* **TEXT EXTRACT**:
Decided by Board September 23, 1985.

(1) Where an alien had notice of his hearing, had an opportunity to attend, and showed no reasonable cause for his failure to appear, the hearing may properly be held in absentia.

(2) The submission of a motion for a continuance does not relieve an alien or his attorney of the responsibility to attend a deportation hearing of which they have been given notice.

(3) Unless a motion for a continuance has been granted prior to the hearing, the alien remains obligated to appear before an immigration judge at the appointed date and time to plead to the factual allegations and the charge of deportability stated in the Order to Show Cause and Notice of Hearing (Form I-221).

(4) The immigration judge properly conducted the respondent's hearing in absentia where no reasonable cause was offered for the respondent's absence and counsel's own failure to appear.

CHARGE:

Order: Act of 1952 — Sec. 241(a)(2) [ 8 U.S.C. § 1251(a)(2)] — Nonimmigrant — remained longer than permitted

ON BEHALF OF RESPONDENTS: Marshall M. Taheri, Esquire Western Bank Building 5433 Westheimer, Suite 950 Houston, Texas 77056

ON BEHALF OF SERVICE: Charles Wiegand III General Attorney

BY: Milhollan, Chairman; Maniatis, Dunne, Morris, and Vacca, Board Members


In a decision dated June 19, 1985, the immigration judge found the respondent deportable and ordered him deported from the United States. The decision was rendered at a hearing held in absentia due to the respondent's failure to appear. The respondent has appealed from the immigration judge's decision. The appeal will be dismissed. The respondent's request for oral argument is denied.

The immigration judge's decision is dated June 19, 1985, but indicates that it was not mailed until July 2, 1985.

The record reflects that notice was sent to the respondent on May 19, 1985, informing him that his deportation hearing was scheduled for 1:00 p.m. on June 19, 1985. Also included in the record is a letter dated May 24, 1985, from the respondent's former counsel requesting a continuance due to a conflicting immigration hearing. The immigration judge's decision indicates that an arrangement was made to change the date of the attorney's other hearing and that counsel was notified to appear with the respondent as scheduled. It further reflects that when neither the respondent nor his attorney appeared on June 19, 1985, the immigration judge held the hearing in absentia.

The record contains a letter from the respondent's former counsel withdrawing his appearance at the respondent's request. However, the letter is dated July 6, 1985, well after the date scheduled for the respondent's hearing.

On appeal, the respondent argues through his new counsel that the immigration judge erred in proceeding with the hearing in absentia. Counsel states that he was retained by the respondent on June 11, 1985, at which time he submitted a letter requesting a continuance. The letter, which is included in the record, indicates that postponement of the hearing was requested due to the recency of the attorney's retention by the respondent and his "conflicting engagement." Counsel further asserts on appeal that he did not receive a written response from the immigration court, but that his office was contacted by the clerk of the court 2 days before the hearing when he was away from his office. He allegedly returned the call the following day but received no information regarding the motion for a continuance until the morning of the hearing, when the court notified his office that his request had been denied by the immigration judge. Counsel contends that his motion for a continuance was justified and that the immigration judge deprived the respondent of his due process right to counsel by holding the hearing in his absence.

* **THINGS TO DO**:
[1] In the Board decision on the in absentia hearing, on what date does the respondent's new counsel say he was retained?
[2] Extend the Board decision on the in absentia hearing, picking up after its last sentence.

* **ENTRIES**:
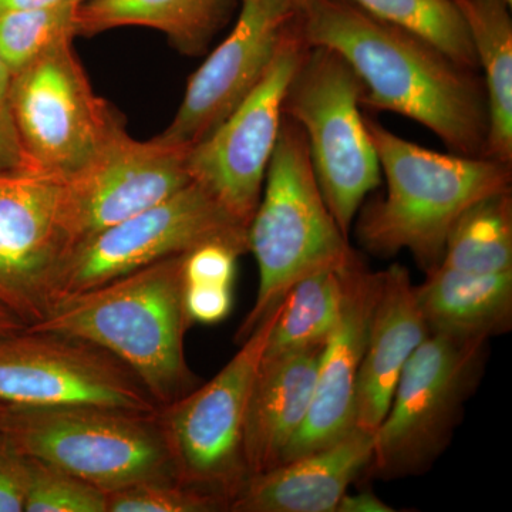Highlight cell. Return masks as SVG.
Returning <instances> with one entry per match:
<instances>
[{"label": "cell", "instance_id": "6da1fadb", "mask_svg": "<svg viewBox=\"0 0 512 512\" xmlns=\"http://www.w3.org/2000/svg\"><path fill=\"white\" fill-rule=\"evenodd\" d=\"M296 28L308 46L338 53L362 83V107L417 121L451 153L484 157V84L426 40L367 15L348 0H306Z\"/></svg>", "mask_w": 512, "mask_h": 512}, {"label": "cell", "instance_id": "7a4b0ae2", "mask_svg": "<svg viewBox=\"0 0 512 512\" xmlns=\"http://www.w3.org/2000/svg\"><path fill=\"white\" fill-rule=\"evenodd\" d=\"M185 254L168 256L52 306L30 330L89 340L130 367L158 407L198 386L185 357Z\"/></svg>", "mask_w": 512, "mask_h": 512}, {"label": "cell", "instance_id": "3957f363", "mask_svg": "<svg viewBox=\"0 0 512 512\" xmlns=\"http://www.w3.org/2000/svg\"><path fill=\"white\" fill-rule=\"evenodd\" d=\"M386 194L357 222L360 244L379 258L409 251L424 271L440 264L448 231L474 202L511 190L512 164L437 153L365 117Z\"/></svg>", "mask_w": 512, "mask_h": 512}, {"label": "cell", "instance_id": "277c9868", "mask_svg": "<svg viewBox=\"0 0 512 512\" xmlns=\"http://www.w3.org/2000/svg\"><path fill=\"white\" fill-rule=\"evenodd\" d=\"M248 249L258 264V295L239 326L238 343L299 281L348 264L356 254L323 198L302 128L285 114L261 200L248 225Z\"/></svg>", "mask_w": 512, "mask_h": 512}, {"label": "cell", "instance_id": "5b68a950", "mask_svg": "<svg viewBox=\"0 0 512 512\" xmlns=\"http://www.w3.org/2000/svg\"><path fill=\"white\" fill-rule=\"evenodd\" d=\"M157 414L101 406H3L0 433L26 457L109 493L148 481H177Z\"/></svg>", "mask_w": 512, "mask_h": 512}, {"label": "cell", "instance_id": "8992f818", "mask_svg": "<svg viewBox=\"0 0 512 512\" xmlns=\"http://www.w3.org/2000/svg\"><path fill=\"white\" fill-rule=\"evenodd\" d=\"M362 83L348 63L320 46H308L293 74L284 114L302 128L320 191L343 234L382 181L375 144L367 131Z\"/></svg>", "mask_w": 512, "mask_h": 512}, {"label": "cell", "instance_id": "52a82bcc", "mask_svg": "<svg viewBox=\"0 0 512 512\" xmlns=\"http://www.w3.org/2000/svg\"><path fill=\"white\" fill-rule=\"evenodd\" d=\"M487 339L430 333L404 366L375 431L367 473L383 480L426 473L446 451L480 383Z\"/></svg>", "mask_w": 512, "mask_h": 512}, {"label": "cell", "instance_id": "ba28073f", "mask_svg": "<svg viewBox=\"0 0 512 512\" xmlns=\"http://www.w3.org/2000/svg\"><path fill=\"white\" fill-rule=\"evenodd\" d=\"M282 302L210 382L161 407L158 423L178 483L231 507L249 480L242 451L249 397Z\"/></svg>", "mask_w": 512, "mask_h": 512}, {"label": "cell", "instance_id": "9c48e42d", "mask_svg": "<svg viewBox=\"0 0 512 512\" xmlns=\"http://www.w3.org/2000/svg\"><path fill=\"white\" fill-rule=\"evenodd\" d=\"M6 100L32 163L62 181L92 163L124 128L93 92L72 43L13 73Z\"/></svg>", "mask_w": 512, "mask_h": 512}, {"label": "cell", "instance_id": "30bf717a", "mask_svg": "<svg viewBox=\"0 0 512 512\" xmlns=\"http://www.w3.org/2000/svg\"><path fill=\"white\" fill-rule=\"evenodd\" d=\"M208 242H222L247 254L248 227L192 181L168 200L74 245L57 272L52 306Z\"/></svg>", "mask_w": 512, "mask_h": 512}, {"label": "cell", "instance_id": "8fae6325", "mask_svg": "<svg viewBox=\"0 0 512 512\" xmlns=\"http://www.w3.org/2000/svg\"><path fill=\"white\" fill-rule=\"evenodd\" d=\"M0 404L160 412L136 373L106 349L63 333L28 328L0 338Z\"/></svg>", "mask_w": 512, "mask_h": 512}, {"label": "cell", "instance_id": "7c38bea8", "mask_svg": "<svg viewBox=\"0 0 512 512\" xmlns=\"http://www.w3.org/2000/svg\"><path fill=\"white\" fill-rule=\"evenodd\" d=\"M306 49L293 19L261 82L210 136L188 151L192 181L247 227L278 143L286 90Z\"/></svg>", "mask_w": 512, "mask_h": 512}, {"label": "cell", "instance_id": "4fadbf2b", "mask_svg": "<svg viewBox=\"0 0 512 512\" xmlns=\"http://www.w3.org/2000/svg\"><path fill=\"white\" fill-rule=\"evenodd\" d=\"M62 187L39 170L0 174V308L26 328L52 309L57 272L72 249Z\"/></svg>", "mask_w": 512, "mask_h": 512}, {"label": "cell", "instance_id": "5bb4252c", "mask_svg": "<svg viewBox=\"0 0 512 512\" xmlns=\"http://www.w3.org/2000/svg\"><path fill=\"white\" fill-rule=\"evenodd\" d=\"M188 148L121 130L80 173L63 181L62 221L72 248L160 204L192 183Z\"/></svg>", "mask_w": 512, "mask_h": 512}, {"label": "cell", "instance_id": "9a60e30c", "mask_svg": "<svg viewBox=\"0 0 512 512\" xmlns=\"http://www.w3.org/2000/svg\"><path fill=\"white\" fill-rule=\"evenodd\" d=\"M296 13L285 0H242L234 29L192 74L158 140L190 150L210 136L261 82Z\"/></svg>", "mask_w": 512, "mask_h": 512}, {"label": "cell", "instance_id": "2e32d148", "mask_svg": "<svg viewBox=\"0 0 512 512\" xmlns=\"http://www.w3.org/2000/svg\"><path fill=\"white\" fill-rule=\"evenodd\" d=\"M382 279L383 271H370L359 255L350 262L339 319L320 357L311 407L282 463L328 447L355 429L357 379Z\"/></svg>", "mask_w": 512, "mask_h": 512}, {"label": "cell", "instance_id": "e0dca14e", "mask_svg": "<svg viewBox=\"0 0 512 512\" xmlns=\"http://www.w3.org/2000/svg\"><path fill=\"white\" fill-rule=\"evenodd\" d=\"M375 434L355 427L343 439L251 477L229 512H336L343 495L367 473Z\"/></svg>", "mask_w": 512, "mask_h": 512}, {"label": "cell", "instance_id": "ac0fdd59", "mask_svg": "<svg viewBox=\"0 0 512 512\" xmlns=\"http://www.w3.org/2000/svg\"><path fill=\"white\" fill-rule=\"evenodd\" d=\"M414 286L400 264L383 271L356 387L355 426L367 433L375 434L404 366L430 335Z\"/></svg>", "mask_w": 512, "mask_h": 512}, {"label": "cell", "instance_id": "d6986e66", "mask_svg": "<svg viewBox=\"0 0 512 512\" xmlns=\"http://www.w3.org/2000/svg\"><path fill=\"white\" fill-rule=\"evenodd\" d=\"M323 348L325 343L262 359L249 397L242 439L249 478L284 461L311 407Z\"/></svg>", "mask_w": 512, "mask_h": 512}, {"label": "cell", "instance_id": "ffe728a7", "mask_svg": "<svg viewBox=\"0 0 512 512\" xmlns=\"http://www.w3.org/2000/svg\"><path fill=\"white\" fill-rule=\"evenodd\" d=\"M430 333L490 340L512 326V271L470 274L437 265L414 286Z\"/></svg>", "mask_w": 512, "mask_h": 512}, {"label": "cell", "instance_id": "44dd1931", "mask_svg": "<svg viewBox=\"0 0 512 512\" xmlns=\"http://www.w3.org/2000/svg\"><path fill=\"white\" fill-rule=\"evenodd\" d=\"M484 72L488 131L484 157L512 164V19L505 0H453Z\"/></svg>", "mask_w": 512, "mask_h": 512}, {"label": "cell", "instance_id": "7402d4cb", "mask_svg": "<svg viewBox=\"0 0 512 512\" xmlns=\"http://www.w3.org/2000/svg\"><path fill=\"white\" fill-rule=\"evenodd\" d=\"M231 0H89L80 3V35L121 26L164 32L181 52L200 55L224 26Z\"/></svg>", "mask_w": 512, "mask_h": 512}, {"label": "cell", "instance_id": "603a6c76", "mask_svg": "<svg viewBox=\"0 0 512 512\" xmlns=\"http://www.w3.org/2000/svg\"><path fill=\"white\" fill-rule=\"evenodd\" d=\"M439 265L470 274L512 271L511 190L481 198L457 218Z\"/></svg>", "mask_w": 512, "mask_h": 512}, {"label": "cell", "instance_id": "cb8c5ba5", "mask_svg": "<svg viewBox=\"0 0 512 512\" xmlns=\"http://www.w3.org/2000/svg\"><path fill=\"white\" fill-rule=\"evenodd\" d=\"M352 259L338 268L306 276L293 286L282 301L264 356L312 348L328 340L339 319L346 271Z\"/></svg>", "mask_w": 512, "mask_h": 512}, {"label": "cell", "instance_id": "d4e9b609", "mask_svg": "<svg viewBox=\"0 0 512 512\" xmlns=\"http://www.w3.org/2000/svg\"><path fill=\"white\" fill-rule=\"evenodd\" d=\"M377 20L396 26L439 49L453 62L477 72L466 20L453 0H348Z\"/></svg>", "mask_w": 512, "mask_h": 512}, {"label": "cell", "instance_id": "484cf974", "mask_svg": "<svg viewBox=\"0 0 512 512\" xmlns=\"http://www.w3.org/2000/svg\"><path fill=\"white\" fill-rule=\"evenodd\" d=\"M80 3L0 13V57L10 76L80 35Z\"/></svg>", "mask_w": 512, "mask_h": 512}, {"label": "cell", "instance_id": "4316f807", "mask_svg": "<svg viewBox=\"0 0 512 512\" xmlns=\"http://www.w3.org/2000/svg\"><path fill=\"white\" fill-rule=\"evenodd\" d=\"M29 458L26 512H107L106 493L52 464Z\"/></svg>", "mask_w": 512, "mask_h": 512}, {"label": "cell", "instance_id": "83f0119b", "mask_svg": "<svg viewBox=\"0 0 512 512\" xmlns=\"http://www.w3.org/2000/svg\"><path fill=\"white\" fill-rule=\"evenodd\" d=\"M107 512H224L229 504L178 481H148L106 493Z\"/></svg>", "mask_w": 512, "mask_h": 512}, {"label": "cell", "instance_id": "f1b7e54d", "mask_svg": "<svg viewBox=\"0 0 512 512\" xmlns=\"http://www.w3.org/2000/svg\"><path fill=\"white\" fill-rule=\"evenodd\" d=\"M241 252L222 242H208L187 252L184 276L187 285L232 286Z\"/></svg>", "mask_w": 512, "mask_h": 512}, {"label": "cell", "instance_id": "f546056e", "mask_svg": "<svg viewBox=\"0 0 512 512\" xmlns=\"http://www.w3.org/2000/svg\"><path fill=\"white\" fill-rule=\"evenodd\" d=\"M29 458L0 433V512L25 511Z\"/></svg>", "mask_w": 512, "mask_h": 512}, {"label": "cell", "instance_id": "4dcf8cb0", "mask_svg": "<svg viewBox=\"0 0 512 512\" xmlns=\"http://www.w3.org/2000/svg\"><path fill=\"white\" fill-rule=\"evenodd\" d=\"M232 286L187 285L185 309L191 323L215 325L227 318L232 309Z\"/></svg>", "mask_w": 512, "mask_h": 512}, {"label": "cell", "instance_id": "1f68e13d", "mask_svg": "<svg viewBox=\"0 0 512 512\" xmlns=\"http://www.w3.org/2000/svg\"><path fill=\"white\" fill-rule=\"evenodd\" d=\"M28 170L37 168L22 146L5 97L0 99V174Z\"/></svg>", "mask_w": 512, "mask_h": 512}, {"label": "cell", "instance_id": "d6a6232c", "mask_svg": "<svg viewBox=\"0 0 512 512\" xmlns=\"http://www.w3.org/2000/svg\"><path fill=\"white\" fill-rule=\"evenodd\" d=\"M392 505L384 503L373 491L362 490L356 494L346 493L336 512H394Z\"/></svg>", "mask_w": 512, "mask_h": 512}, {"label": "cell", "instance_id": "836d02e7", "mask_svg": "<svg viewBox=\"0 0 512 512\" xmlns=\"http://www.w3.org/2000/svg\"><path fill=\"white\" fill-rule=\"evenodd\" d=\"M64 2H72V0H0V13L47 8V6L60 5Z\"/></svg>", "mask_w": 512, "mask_h": 512}, {"label": "cell", "instance_id": "e575fe53", "mask_svg": "<svg viewBox=\"0 0 512 512\" xmlns=\"http://www.w3.org/2000/svg\"><path fill=\"white\" fill-rule=\"evenodd\" d=\"M25 329V323L20 322L16 316H13L6 309L0 308V338L22 332Z\"/></svg>", "mask_w": 512, "mask_h": 512}, {"label": "cell", "instance_id": "d590c367", "mask_svg": "<svg viewBox=\"0 0 512 512\" xmlns=\"http://www.w3.org/2000/svg\"><path fill=\"white\" fill-rule=\"evenodd\" d=\"M9 82L10 73L8 67L3 63L2 57H0V99H5L6 93H8Z\"/></svg>", "mask_w": 512, "mask_h": 512}, {"label": "cell", "instance_id": "8d00e7d4", "mask_svg": "<svg viewBox=\"0 0 512 512\" xmlns=\"http://www.w3.org/2000/svg\"><path fill=\"white\" fill-rule=\"evenodd\" d=\"M286 3L292 6L293 9L299 10L305 5L306 0H285Z\"/></svg>", "mask_w": 512, "mask_h": 512}, {"label": "cell", "instance_id": "74e56055", "mask_svg": "<svg viewBox=\"0 0 512 512\" xmlns=\"http://www.w3.org/2000/svg\"><path fill=\"white\" fill-rule=\"evenodd\" d=\"M72 2L84 3V2H89V0H72Z\"/></svg>", "mask_w": 512, "mask_h": 512}, {"label": "cell", "instance_id": "f35d334b", "mask_svg": "<svg viewBox=\"0 0 512 512\" xmlns=\"http://www.w3.org/2000/svg\"><path fill=\"white\" fill-rule=\"evenodd\" d=\"M505 2H507L508 5L512 6V0H505Z\"/></svg>", "mask_w": 512, "mask_h": 512}, {"label": "cell", "instance_id": "ab89813d", "mask_svg": "<svg viewBox=\"0 0 512 512\" xmlns=\"http://www.w3.org/2000/svg\"><path fill=\"white\" fill-rule=\"evenodd\" d=\"M3 404H0V410H2Z\"/></svg>", "mask_w": 512, "mask_h": 512}]
</instances>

* **ANSWERS TO EACH TASK**:
[1] June 11, 1985.

[2]
Section 242(b) of the Immigration and Nationality Act, 8 U.S.C. § 1252(b) (1982), provides as follows:

If any alien has been given a reasonable opportunity to be present at a proceeding under this section, and without reasonable cause fails or refuses to attend or remain in attendance at such proceeding, the special inquiry officer may proceed to a determination in like manner as if the alien were present.

This Board has held that a hearing in absentia is appropriate where the alien had notice of his hearing, had an opportunity to attend, and showed no reasonable cause for his failure to appear. See Matter of Marallag, 13 IN Dec. 775 (BIA 1971). We are not convinced that the respondent has established sufficient reason for his absence at the hearing.

Upon the issuance of an Order to Show Cause and Notice of Hearing (Form I-221), an alien is required to appear before an immigration judge at a designated time and place to plead to the factual allegations and the charges of deportability against him. See 8 C.F.R. §§ 242.1(b), 242.16(b) (1985). The respondent clearly had notice of the scheduled hearing date and has offered no justification whatsoever for his failure to appear before the immigration judge.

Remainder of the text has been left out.